The data presented that the use of the food-biochar treatments had a considerable beneficial impact on root parameters and the ability to control salt stress, as indicated in Table 5. Under salt-induced stress conditions, the use of food-biochar treatment for Medicago sativa resulted in a considerable increase of 40% in root projected areas and 32% in root surface area, compared to the control group. The biochar addition greatly enhanced the root volume, roots diameter, and total length of the root by 83, 48, and 47% respectively, compared to the control.
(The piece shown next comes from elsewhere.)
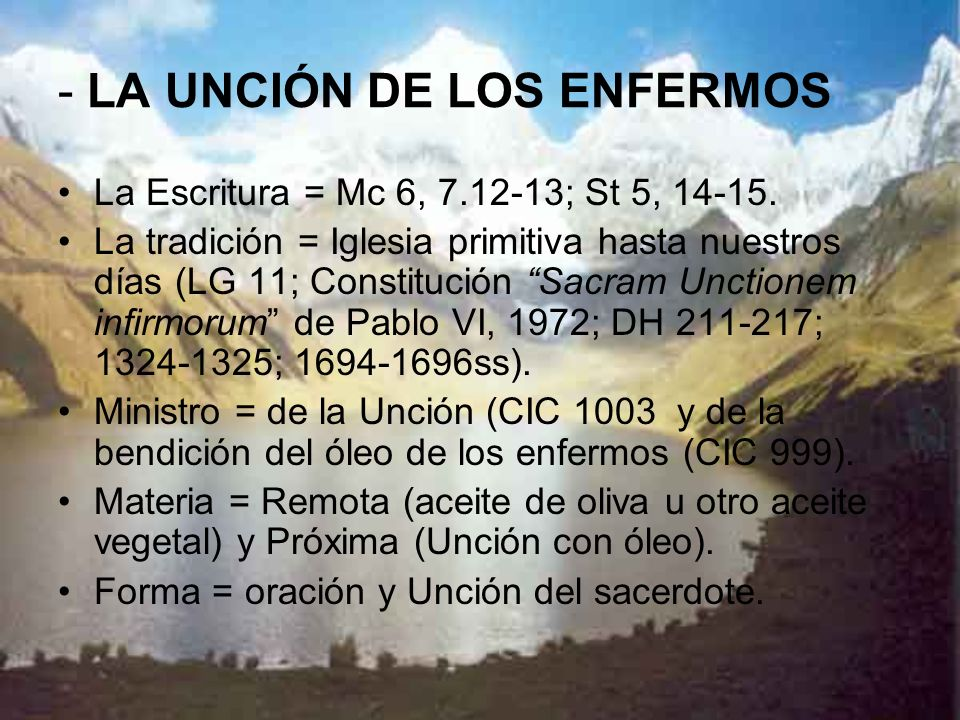 - LA UNCIÓN DE LOS ENFERMOS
The use of biochar for Amaranthus caudatus resulted in a 25% rise in root surface area, a 26% surge in the projected region, and a 28% increase in diameter compared to the control group under salinity. Under a salt-induced environment, the application of biochar resulted in a substantial 37% increase in the volume of roots and a 51% increase in total root length. The biochar treatment resulted in significantly higher levels of root surface area (64%) in Zea mays than in the control samples. Under salt-induced conditions, the application of biochar to Zea mays plants leads to a considerable increase in root parameters than the control. Specifically, roots projected area by 33%, increases the total length of roots by 25%, the diameter of roots increased by 44%, and the volume of roots increased by 43%.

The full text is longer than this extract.